I realize that this may seem like nothing to most people, but meant a lot to me. You see, we recently took a camping trip to the Smoky Mtns. It was the first time Shelby had been camping and we only had to drive about an hour and a half to get there.
While we were there, they were having a Craftsmen Fair in Gatlinburg, so we stopped by. Here's where I wanted to cry (yes, it could be pregnancy, but I might have anyway). See, I'm not like most women. I don't ever ask for jewelry or perfume or am even big on shopping for clothes, shoes, or purses. I don't wear makeup without a reason and can get overly excited about going to the grocery store with my mom. I can't stand the thought of wasting money on things I deem frivolous for myself, and throughout our marriage and even while dating, my manly, quiet, and serious husband occasionally surprises me with something frivolous I really wanted, but would never ever spend the money on it for myself. This was one of those times.
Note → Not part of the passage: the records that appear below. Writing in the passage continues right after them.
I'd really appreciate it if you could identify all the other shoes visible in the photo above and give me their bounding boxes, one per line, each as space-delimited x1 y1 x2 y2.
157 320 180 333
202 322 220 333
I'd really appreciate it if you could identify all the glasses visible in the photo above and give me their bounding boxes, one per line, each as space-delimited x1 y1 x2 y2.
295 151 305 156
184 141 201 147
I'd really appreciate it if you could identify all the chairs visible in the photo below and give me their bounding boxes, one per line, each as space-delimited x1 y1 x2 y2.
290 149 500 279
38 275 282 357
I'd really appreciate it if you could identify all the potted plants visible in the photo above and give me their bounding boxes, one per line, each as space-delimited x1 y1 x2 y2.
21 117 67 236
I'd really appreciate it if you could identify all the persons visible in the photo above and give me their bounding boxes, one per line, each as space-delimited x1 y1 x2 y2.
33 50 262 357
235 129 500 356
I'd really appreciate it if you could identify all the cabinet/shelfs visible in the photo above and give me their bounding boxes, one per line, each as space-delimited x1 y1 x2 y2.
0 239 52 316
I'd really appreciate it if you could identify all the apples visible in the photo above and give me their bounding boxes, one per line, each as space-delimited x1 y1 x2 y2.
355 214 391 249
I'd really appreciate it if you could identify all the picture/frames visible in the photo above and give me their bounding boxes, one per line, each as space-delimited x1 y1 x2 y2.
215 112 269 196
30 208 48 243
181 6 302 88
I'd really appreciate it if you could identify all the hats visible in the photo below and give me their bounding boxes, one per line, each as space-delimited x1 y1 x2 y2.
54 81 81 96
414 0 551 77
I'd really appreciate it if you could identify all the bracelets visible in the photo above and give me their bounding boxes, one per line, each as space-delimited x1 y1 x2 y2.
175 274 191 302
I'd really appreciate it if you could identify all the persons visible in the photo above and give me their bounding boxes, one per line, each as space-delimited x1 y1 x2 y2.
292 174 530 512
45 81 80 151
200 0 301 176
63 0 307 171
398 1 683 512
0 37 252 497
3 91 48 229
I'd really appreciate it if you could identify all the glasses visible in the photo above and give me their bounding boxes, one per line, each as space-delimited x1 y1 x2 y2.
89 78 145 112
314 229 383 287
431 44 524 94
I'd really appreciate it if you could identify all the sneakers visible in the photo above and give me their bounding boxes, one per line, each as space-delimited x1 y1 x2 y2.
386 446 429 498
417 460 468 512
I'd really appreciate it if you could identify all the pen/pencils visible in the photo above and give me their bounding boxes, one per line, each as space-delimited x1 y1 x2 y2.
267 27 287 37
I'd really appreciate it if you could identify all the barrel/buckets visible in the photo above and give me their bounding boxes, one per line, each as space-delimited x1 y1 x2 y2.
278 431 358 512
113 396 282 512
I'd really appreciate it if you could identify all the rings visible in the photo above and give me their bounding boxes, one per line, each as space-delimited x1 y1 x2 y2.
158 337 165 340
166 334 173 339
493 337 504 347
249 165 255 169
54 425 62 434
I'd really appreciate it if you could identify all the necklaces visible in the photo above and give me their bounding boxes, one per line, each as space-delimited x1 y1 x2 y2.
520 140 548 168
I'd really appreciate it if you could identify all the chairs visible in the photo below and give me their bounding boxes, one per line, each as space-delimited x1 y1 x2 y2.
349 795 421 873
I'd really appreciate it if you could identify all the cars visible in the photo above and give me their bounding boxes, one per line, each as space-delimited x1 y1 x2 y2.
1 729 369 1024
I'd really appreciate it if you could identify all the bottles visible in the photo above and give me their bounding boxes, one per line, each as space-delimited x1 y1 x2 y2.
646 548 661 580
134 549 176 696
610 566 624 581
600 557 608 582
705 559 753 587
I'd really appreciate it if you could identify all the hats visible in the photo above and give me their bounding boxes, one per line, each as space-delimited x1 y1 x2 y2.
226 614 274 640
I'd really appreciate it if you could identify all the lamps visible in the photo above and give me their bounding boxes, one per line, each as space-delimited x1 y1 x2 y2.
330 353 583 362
There was a booth where a lady was selling handmade pottery and dishes. They were beautiful, but there was one mug that immediately caught my attention. I know, I know, I have mugs, I have plenty of them! Why was this one so special? I'm not really sure, but I just knew I really felt as if this was a luxury and a thing of beauty *sigh*.
It was $25! For a mug!?! Maybe to some people this seems fine, but was too extravagant to believe for me.
To make a long story short, Jeremy bought it for me. He bought it for me in spite of my protestations of it's outrageous price and the frivolous extravagance of it. He bought it because he loves me and wanted to give it to me.
I have since used it almost every day, and love the way it feels and just to admire it's beauty while I drink from it!
I know, it's no big deal to most people, but to me it made me aware once again of God's great love for me. My husband as the head of this home is a representation of Christ to our family. And God's grace was shown to me again, when my husband bought me a gift, a completely unnecessary and unmerited gift for no other reason than his love for me. Just like God gives with no intention of anything in return because I am unable to give anything suitable, I couldn't repay Jeremy for something that was just a thing I didn't need but admired. And as God gives us not only what we need, but often exceeds our expectations in His grace toward us, Jeremy gave something only I would care about but did so to exceed my expectations and took joy in doing it.
I saw my God and my Savior in the seemingly small act of my husband buying me a mug, and I can only thank and praise God for such a husband!